I don't think it so much has to do with "is it a dick move to date someone else's ex?" When two people are seriously involved for a year (which is how long Jeph said it was, can't find the link but if anyone wants to back me up...), and they break up, there are a series of events involved, not just one. This is why people constantly ask how their ex is doing, particularly if they're the one who got dumped. In a way, they want them to hurt. As long as they're not complete dicks, they don't want their ex to be miserable, but they do want him or her to have a sore spot in their psyche from the breakup. It seems like a really selfish sentiment but if you examine it it's not. When someone breaks up with you, they're rejecting you, one way or another. When you hear that they're still hurting inside, it means that they really did love you and even though they're rejecting you, they're not doing it out of an unfavourable opinion of you or because they latently hate your guts. It means that you were something so special to them that they haven't been able to rationalize the idea of making their life alright without you. When they start dating someone else, the metaphorical boom is dropped. They've done it. They've come up with a way to be content without you. It's an entirely new experience, because the way our society is built, we're taught to believe that true love is forever, meaning the love you thought you shared wasn't really "true love". I genuinely have no idea if I believe that or not, but there's at least some grain of truth to it. There's a lot of layers to it, most notably the uncertainty that comes from having to believe that you weren't able to tell that your love wasn't real, and wondering if you'll ever know for sure since you just turned out to be so wrong when you were so certain.

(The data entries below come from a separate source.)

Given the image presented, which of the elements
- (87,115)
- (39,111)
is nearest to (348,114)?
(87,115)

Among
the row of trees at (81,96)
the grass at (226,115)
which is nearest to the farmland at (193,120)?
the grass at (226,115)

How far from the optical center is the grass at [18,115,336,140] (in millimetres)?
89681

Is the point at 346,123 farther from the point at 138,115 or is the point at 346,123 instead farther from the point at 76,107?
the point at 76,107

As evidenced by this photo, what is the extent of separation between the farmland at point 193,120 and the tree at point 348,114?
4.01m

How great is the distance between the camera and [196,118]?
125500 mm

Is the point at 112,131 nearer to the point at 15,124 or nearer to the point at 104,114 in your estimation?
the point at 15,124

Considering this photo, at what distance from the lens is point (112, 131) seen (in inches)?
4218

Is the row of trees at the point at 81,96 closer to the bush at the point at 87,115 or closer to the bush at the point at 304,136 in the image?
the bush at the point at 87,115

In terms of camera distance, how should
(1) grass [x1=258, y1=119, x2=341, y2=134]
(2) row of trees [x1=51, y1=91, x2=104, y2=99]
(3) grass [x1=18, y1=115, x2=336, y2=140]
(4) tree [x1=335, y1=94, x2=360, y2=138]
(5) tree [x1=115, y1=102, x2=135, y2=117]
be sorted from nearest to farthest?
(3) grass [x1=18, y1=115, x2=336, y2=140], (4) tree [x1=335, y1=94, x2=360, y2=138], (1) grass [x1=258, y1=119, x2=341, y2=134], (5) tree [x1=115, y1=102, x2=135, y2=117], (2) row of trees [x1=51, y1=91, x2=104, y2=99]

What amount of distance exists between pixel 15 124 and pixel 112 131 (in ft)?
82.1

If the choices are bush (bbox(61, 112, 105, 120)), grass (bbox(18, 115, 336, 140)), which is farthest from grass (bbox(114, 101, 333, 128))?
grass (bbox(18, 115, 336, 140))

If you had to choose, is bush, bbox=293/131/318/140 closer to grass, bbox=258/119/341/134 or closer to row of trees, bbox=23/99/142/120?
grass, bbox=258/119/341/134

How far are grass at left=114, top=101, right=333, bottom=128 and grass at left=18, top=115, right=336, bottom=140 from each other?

This is why I do believe that you should ask permission to date a friend's ex, only if you'd be the first one to date them since your friend. You're not just asking for permission to be with a person, you're asking for permission to be the one to shatter your friend's perception of what the relationship they had was. You're asking permission to be the one to send them into that period of doubt and what's almost the second breakup. It has nothing to do with being possessive over a person, it has everything to do with the consequences of being the one to force your friend to come to terms with something they may not be ready to do yet. Sure they'll have to eventually, but if it was someone else, they could put the face of their anger and dejection on a complete stranger. Instead, they're putting it on a friend.
Odin, we're already in an argument in another thread, so I don't want to seem like I'm dogging you personally and deliberately, but I think I can shine some light into this situation. Personally, I'm not offended by the fact that you don't think it's inappropriate behaviour to ask out a friend's ex because clearly, in your social circle, it isn't. Maybe you guys are just less sensitive than the people arguing with you, and that's not a bad thing or a good thing. It all has to do with how much value you place in the concepts of love, friendship, possession, and so on and also in how you deal with a breakup. There's nothing wrong with that. No one gets too deeply involved, no one gets hurt. My issue is that my social circle doesn't work that way. And while I would never want to inflict my standards on you or your friends, I do take issue to you saying that I and mine are immature and childlike because that's not how we do things. You can say I'm immature and possessive, and I can argue that you're shallow and don't feel emotions as strongly as normal people, but at the end of the day we're just standing on opposite sides of the shoreline screaming "My completely subjective standards are better than your completely subjective standards!" I've been studying philosophy for a very long time and I've been searching for any kind of framework to state that one person's socially-related emotional makeup is objectively better than another person's, and it just isn't there. What you're doing is assigning psychological characteristics to people to explain how they allowed themselves to be wrong when you haven't actually explained why they're wrong, and you're not going to. Unless you can poke a tangible hole in my mindset, leave me to it, and we'll leave you to yours.
As far as I'm concerned, the argument as it pertains to the comic is whether or not it's a dick move in the QC social circle. Based on the fact that even Tai seems to think it is, I think it's safe to say it is.